◆ **EXERCISE**
Reproduce the data below verbatim, leaving out the pictures.

(Collected data)
☆ ☆ ☆ ☆ ☆
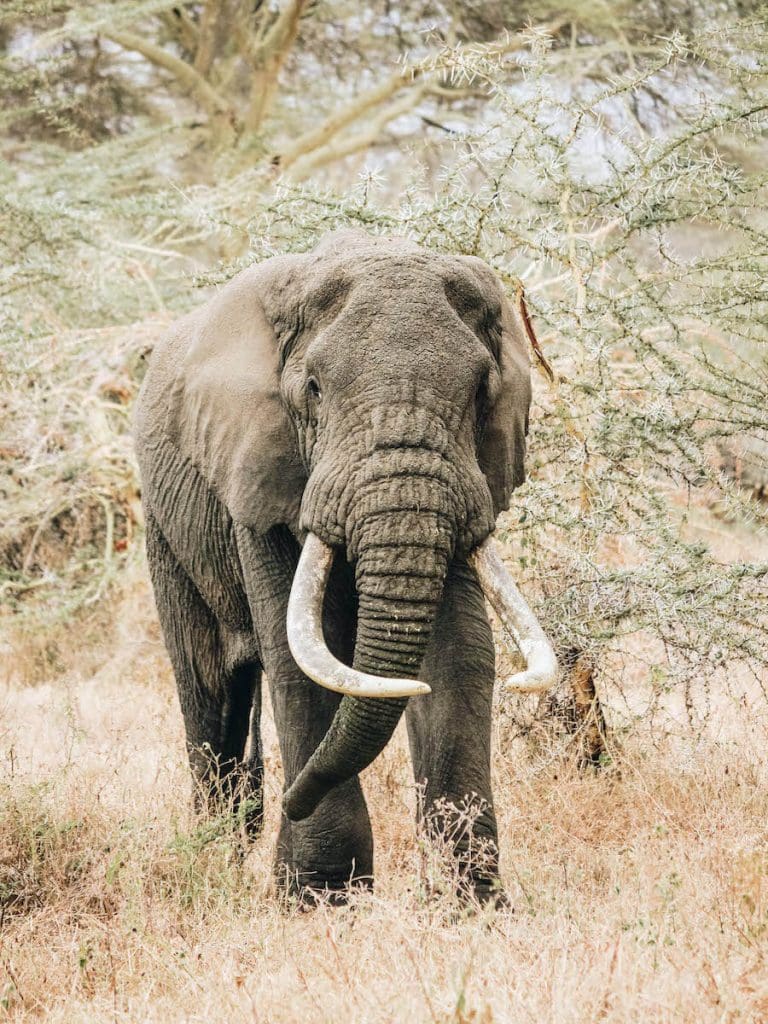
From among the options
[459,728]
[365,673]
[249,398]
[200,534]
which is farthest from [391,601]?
[200,534]

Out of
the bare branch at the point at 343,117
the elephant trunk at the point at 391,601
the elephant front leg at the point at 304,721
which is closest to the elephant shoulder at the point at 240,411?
the elephant front leg at the point at 304,721

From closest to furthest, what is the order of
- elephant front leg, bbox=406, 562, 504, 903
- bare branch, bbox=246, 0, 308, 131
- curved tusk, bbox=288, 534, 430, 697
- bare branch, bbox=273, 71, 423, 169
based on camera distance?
curved tusk, bbox=288, 534, 430, 697 → elephant front leg, bbox=406, 562, 504, 903 → bare branch, bbox=246, 0, 308, 131 → bare branch, bbox=273, 71, 423, 169

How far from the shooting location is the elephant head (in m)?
3.73

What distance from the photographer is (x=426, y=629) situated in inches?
149

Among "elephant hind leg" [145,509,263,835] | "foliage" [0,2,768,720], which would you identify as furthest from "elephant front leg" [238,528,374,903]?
"foliage" [0,2,768,720]

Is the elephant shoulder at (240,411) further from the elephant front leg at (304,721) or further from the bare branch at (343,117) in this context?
the bare branch at (343,117)

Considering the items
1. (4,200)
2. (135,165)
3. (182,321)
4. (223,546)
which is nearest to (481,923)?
(223,546)

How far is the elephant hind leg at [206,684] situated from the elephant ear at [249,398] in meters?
1.29

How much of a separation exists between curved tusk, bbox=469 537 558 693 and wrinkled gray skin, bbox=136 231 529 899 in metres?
0.08

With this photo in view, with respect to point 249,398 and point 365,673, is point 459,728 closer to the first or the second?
point 365,673

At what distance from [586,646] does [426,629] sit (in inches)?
80.8

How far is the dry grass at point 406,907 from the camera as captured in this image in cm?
298

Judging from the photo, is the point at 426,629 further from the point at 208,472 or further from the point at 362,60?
the point at 362,60

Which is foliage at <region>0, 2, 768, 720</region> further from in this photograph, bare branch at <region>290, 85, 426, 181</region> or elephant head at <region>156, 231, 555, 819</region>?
bare branch at <region>290, 85, 426, 181</region>
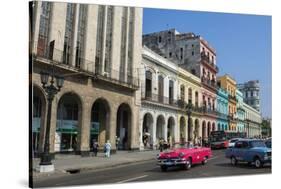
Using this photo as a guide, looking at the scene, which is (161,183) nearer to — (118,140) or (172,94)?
(118,140)

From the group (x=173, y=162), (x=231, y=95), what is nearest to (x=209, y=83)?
(x=231, y=95)

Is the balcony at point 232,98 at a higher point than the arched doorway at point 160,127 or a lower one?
higher

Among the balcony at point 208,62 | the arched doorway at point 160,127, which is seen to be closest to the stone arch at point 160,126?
the arched doorway at point 160,127

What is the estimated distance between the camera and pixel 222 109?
52.7ft

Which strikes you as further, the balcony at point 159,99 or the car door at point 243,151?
the balcony at point 159,99

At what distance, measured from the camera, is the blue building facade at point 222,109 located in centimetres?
1553

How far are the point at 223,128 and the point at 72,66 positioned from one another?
689 cm

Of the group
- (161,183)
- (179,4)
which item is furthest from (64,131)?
(179,4)

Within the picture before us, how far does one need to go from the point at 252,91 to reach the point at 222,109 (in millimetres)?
3188

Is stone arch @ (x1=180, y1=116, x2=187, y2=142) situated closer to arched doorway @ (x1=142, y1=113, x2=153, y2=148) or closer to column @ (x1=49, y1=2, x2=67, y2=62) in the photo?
arched doorway @ (x1=142, y1=113, x2=153, y2=148)

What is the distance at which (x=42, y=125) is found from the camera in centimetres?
1185

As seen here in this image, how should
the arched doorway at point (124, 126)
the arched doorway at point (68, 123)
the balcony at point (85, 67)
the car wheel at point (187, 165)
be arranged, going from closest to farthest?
the car wheel at point (187, 165) < the balcony at point (85, 67) < the arched doorway at point (68, 123) < the arched doorway at point (124, 126)

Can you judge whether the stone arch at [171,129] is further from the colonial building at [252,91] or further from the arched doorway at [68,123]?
the arched doorway at [68,123]

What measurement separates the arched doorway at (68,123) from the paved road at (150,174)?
75.5 inches
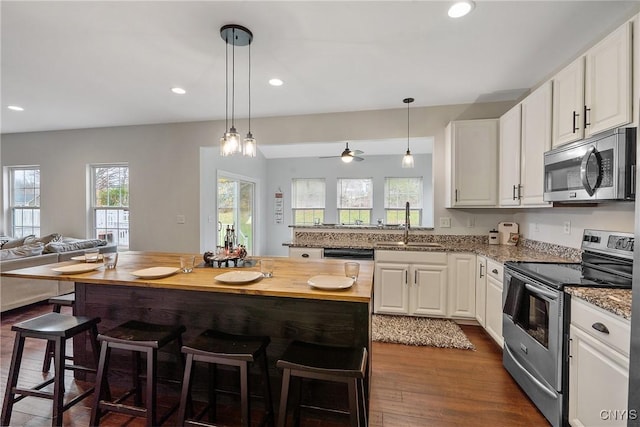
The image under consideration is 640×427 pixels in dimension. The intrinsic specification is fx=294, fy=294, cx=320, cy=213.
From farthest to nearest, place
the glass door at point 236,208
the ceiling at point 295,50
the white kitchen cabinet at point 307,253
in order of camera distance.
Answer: the glass door at point 236,208 → the white kitchen cabinet at point 307,253 → the ceiling at point 295,50

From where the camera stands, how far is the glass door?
5348mm

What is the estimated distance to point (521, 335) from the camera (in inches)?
82.4

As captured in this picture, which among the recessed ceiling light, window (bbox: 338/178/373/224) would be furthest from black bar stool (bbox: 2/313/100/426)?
window (bbox: 338/178/373/224)

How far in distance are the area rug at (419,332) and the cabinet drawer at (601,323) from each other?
139 cm

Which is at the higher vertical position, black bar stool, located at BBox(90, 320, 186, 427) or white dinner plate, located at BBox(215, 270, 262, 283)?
white dinner plate, located at BBox(215, 270, 262, 283)

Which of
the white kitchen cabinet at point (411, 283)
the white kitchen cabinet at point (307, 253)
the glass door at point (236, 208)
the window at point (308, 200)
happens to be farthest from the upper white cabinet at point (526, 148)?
the window at point (308, 200)

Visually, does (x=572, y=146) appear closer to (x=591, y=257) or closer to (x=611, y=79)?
(x=611, y=79)

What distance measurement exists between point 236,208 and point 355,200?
2858mm

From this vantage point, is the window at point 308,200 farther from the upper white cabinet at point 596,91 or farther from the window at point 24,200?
the upper white cabinet at point 596,91

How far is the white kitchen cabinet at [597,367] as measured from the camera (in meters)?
1.30

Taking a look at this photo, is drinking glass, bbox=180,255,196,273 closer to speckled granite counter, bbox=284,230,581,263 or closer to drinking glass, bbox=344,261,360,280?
drinking glass, bbox=344,261,360,280

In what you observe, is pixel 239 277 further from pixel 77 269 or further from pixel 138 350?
pixel 77 269

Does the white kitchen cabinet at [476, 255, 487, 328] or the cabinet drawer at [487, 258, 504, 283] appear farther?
the white kitchen cabinet at [476, 255, 487, 328]

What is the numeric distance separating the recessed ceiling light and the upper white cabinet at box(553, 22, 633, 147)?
0.82m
☆ ☆ ☆ ☆ ☆
◆ **RESULT BELOW**
From among the options
[459,728]
[365,673]
[249,398]
[200,534]
which is farthest from [391,601]?
[200,534]

Out of
the bare branch at the point at 343,117
the elephant trunk at the point at 391,601
the elephant front leg at the point at 304,721
which is closest to the elephant shoulder at the point at 240,411?
the elephant front leg at the point at 304,721

From closest to furthest, what is the order of
- elephant front leg, bbox=406, 562, 504, 903
- bare branch, bbox=246, 0, 308, 131
- curved tusk, bbox=288, 534, 430, 697
- bare branch, bbox=273, 71, 423, 169
based on camera distance?
curved tusk, bbox=288, 534, 430, 697 → elephant front leg, bbox=406, 562, 504, 903 → bare branch, bbox=246, 0, 308, 131 → bare branch, bbox=273, 71, 423, 169

How far from the shooting location is the elephant head (in m)?
3.73

What distance from the photographer is (x=426, y=629) situated in inches?
149

Among "elephant hind leg" [145,509,263,835] | "foliage" [0,2,768,720], which would you identify as furthest from "elephant front leg" [238,528,374,903]?
"foliage" [0,2,768,720]

Is the elephant shoulder at (240,411) further from the elephant front leg at (304,721) or further from the bare branch at (343,117) in this context?
the bare branch at (343,117)

Considering the items
1. (4,200)
2. (135,165)
3. (182,321)
4. (223,546)
which is nearest to (481,923)?
(223,546)

How far is the elephant hind leg at [206,684] situated from the elephant ear at [249,398] in meters?
1.29

How much of a separation exists between curved tusk, bbox=469 537 558 693 and wrinkled gray skin, bbox=136 231 529 899 in metres?
0.08

With this photo in view, with respect to point 249,398 and point 365,673, is point 459,728 closer to the first or the second?
point 365,673

At what distance from [586,646] does [426,629] sit (in inches)?
80.8

How far is the dry grass at point 406,907 from the camera as captured in this image in cm?
298

Judging from the photo, is the point at 426,629 further from the point at 208,472 or further from the point at 362,60?
the point at 362,60

Which is foliage at <region>0, 2, 768, 720</region> further from in this photograph, bare branch at <region>290, 85, 426, 181</region> or elephant head at <region>156, 231, 555, 819</region>?
bare branch at <region>290, 85, 426, 181</region>
Using this photo as a guide, looking at the scene, which is (161,183) nearer to — (118,140) or (172,94)?
(118,140)

From the group (x=173, y=162), (x=231, y=95), what is nearest to (x=209, y=83)?
(x=231, y=95)

Is the balcony at point 232,98 at a higher point than the arched doorway at point 160,127 or a lower one?
higher

Among the balcony at point 208,62 | the arched doorway at point 160,127, which is seen to be closest to the stone arch at point 160,126?
the arched doorway at point 160,127

What is the estimated distance between the camera and pixel 222 109?
52.7ft

Which strikes you as further, the balcony at point 159,99 or the car door at point 243,151?
the balcony at point 159,99

At what distance, measured from the camera, is the blue building facade at point 222,109 located in centimetres?
1553

How far are the point at 223,128 and the point at 72,66 positioned from one another?
689 cm

Of the group
- (161,183)
- (179,4)
which item is furthest from (64,131)?
(179,4)

Within the picture before us, how far does one need to go from the point at 252,91 to reach the point at 222,109 (in millimetres)?
3188

Is stone arch @ (x1=180, y1=116, x2=187, y2=142) situated closer to arched doorway @ (x1=142, y1=113, x2=153, y2=148) or closer to column @ (x1=49, y1=2, x2=67, y2=62) in the photo?
arched doorway @ (x1=142, y1=113, x2=153, y2=148)

What is the distance at which (x=42, y=125) is found from the camera in centimetres?
1185

As seen here in this image, how should
the arched doorway at point (124, 126)
the arched doorway at point (68, 123)
the balcony at point (85, 67)
the car wheel at point (187, 165)
be arranged, going from closest to farthest?
the car wheel at point (187, 165) < the balcony at point (85, 67) < the arched doorway at point (68, 123) < the arched doorway at point (124, 126)

Can you judge whether the stone arch at [171,129] is further from the colonial building at [252,91] or further from the arched doorway at [68,123]?
the arched doorway at [68,123]

What measurement separates the arched doorway at (68,123) from the paved road at (150,174)?
75.5 inches
The image under consideration is 640×427 pixels in dimension. The intrinsic specification is fx=294, fy=294, cx=320, cy=213.
From farthest to nearest, place
the glass door at point 236,208
the ceiling at point 295,50
the white kitchen cabinet at point 307,253
in order of camera distance.
Answer: the glass door at point 236,208 → the white kitchen cabinet at point 307,253 → the ceiling at point 295,50

From where the camera stands, how far is the glass door?
5348mm

What is the estimated distance to point (521, 335) from the camera (in inches)?
82.4

As captured in this picture, which among the recessed ceiling light, window (bbox: 338/178/373/224) would be furthest from black bar stool (bbox: 2/313/100/426)?
window (bbox: 338/178/373/224)

How far in distance are the area rug at (419,332) and the cabinet drawer at (601,323) from each other?
139 cm

Which is at the higher vertical position, black bar stool, located at BBox(90, 320, 186, 427) or white dinner plate, located at BBox(215, 270, 262, 283)?
white dinner plate, located at BBox(215, 270, 262, 283)

Which of
the white kitchen cabinet at point (411, 283)
the white kitchen cabinet at point (307, 253)
the glass door at point (236, 208)
the window at point (308, 200)
happens to be farthest from the upper white cabinet at point (526, 148)?
the window at point (308, 200)

Visually, does (x=572, y=146) appear closer to (x=591, y=257) or closer to (x=611, y=79)?
(x=611, y=79)

What distance measurement exists between point 236,208 and point 355,200?
2858mm

From this vantage point, is the window at point 308,200 farther from the upper white cabinet at point 596,91 or farther from the window at point 24,200?
the upper white cabinet at point 596,91

How far is the white kitchen cabinet at [597,367] as measured from the camera (in meters)?
1.30

Taking a look at this photo, is drinking glass, bbox=180,255,196,273 closer to speckled granite counter, bbox=284,230,581,263 or closer to drinking glass, bbox=344,261,360,280?
drinking glass, bbox=344,261,360,280

In what you observe, is pixel 239 277 further from pixel 77 269 or further from pixel 138 350?
pixel 77 269

Does the white kitchen cabinet at [476, 255, 487, 328] or the cabinet drawer at [487, 258, 504, 283] appear farther?
the white kitchen cabinet at [476, 255, 487, 328]

What is the numeric distance separating the recessed ceiling light and the upper white cabinet at box(553, 22, 633, 147)?
0.82m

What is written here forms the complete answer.